Bantous
On nomme « Ban-tu » (« bantu » signifie « humains » en kikongo) les locuteurs des langues bantoues (environ quatre cent cinquante langues) sur le continent africain. Ils sont répartis du Cameroun aux Comores et du Soudan à l’Afrique du Sud.
Le terme de « Bantu » est proposé par l'Allemand Bleek à la fin du xixe siècle.
Les groupes bantous ont des structures sociales et politiques différentes, leur seule caractéristique commune est linguistique avec l'utilisation d'un système de genre grammatical basé sur la classe et non le sexe[réf. nécessaire].
Selon Joseph Greenberg, les premiers locuteurs de ces langues auraient entrepris une expansion vers le sud et l'est du continent il y a 4 000 ans, à partir du Kongo ou bassin du Congo. En agglomérant d'autres groupes linguistiques, ils ont parfois absorbé certains de leurs phonèmes, comme le clic caractéristique des langues khoïsan.
Histoire
[modifier | modifier le code]L'histoire des locuteurs des langues bantoues a fait l'objet de nombreuses théories.
Le terme « bantu » est proposé par Bleek vers 1859. La première carte relative à la notion d'expansion bantoue date de 1886. Harry Johnston, qui établit la carte, évoque des migrations parties des grands lacs avec un foyer originel vers le Kongo .La preuve de l'existence d'une langue mère bantoue est apportée en 1907 par Carl Meinhof[4],[5].
Dans les années 1950, le linguiste Greenberg et l’anthropologue Murdock intègrent les langues bantoues dans l’ensemble dit Niger-Congo et fixent leur foyer dans la région du Kongo Dans les années 1960, l'archéologie de la métallurgie du fer tend à lier la dispersion des langues bantoues et celle de cette technologie. Cette proposition est diffusée en particulier par l'historien Roland Oliver, qui évoque une première diffusion depuis le Tchad-Benoué, puis un deuxième foyer vers le Katanga (République démocratique du Congo). L'utilisation de la métallurgie est ensuite détachée de la première dispersion[6].
Aujourd'hui, on parle plutôt de « micro-migrations », qui n'empêchent pas les continuités culturelles en particulier dans la culture matérielle. Pour Jan Vansina en 1995[7], il faut moins se représenter des remplacements de populations que des mélanges progressifs, des acculturations qui ont pris des siècles[note 1].

| Consigne |
Recopiez à l'identique un passage du texte sur les Bantous : commencez aux mots « Les groupes bantous » et arrêtez-vous après « des langues khoïsan. ».

| Données enregistrées |
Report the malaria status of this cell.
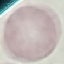
It is uninfected.

Giemsa-stained preparation. Acquired by smartphone through the microscope eyepiece. Thin blood film. Automatically extracted cell patch, resized to 64 × 64 pixels.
State which cell type is depicted.
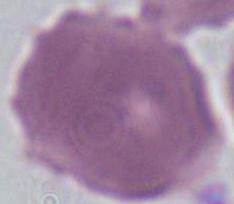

| Résultat de l'exercice |
Les groupes bantous ont des structures sociales et politiques différentes, leur seule caractéristique commune est linguistique avec l'utilisation d'un système de genre grammatical basé sur la classe et non le sexe[réf. nécessaire].
Selon Joseph Greenberg, les premiers locuteurs de ces langues auraient entrepris une expansion vers le sud et l'est du continent il y a 4 000 ans, à partir du Kongo ou bassin du Congo. En agglomérant d'autres groupes linguistiques, ils ont parfois absorbé certains de leurs phonèmes, comme le clic caractéristique des langues khoïsan.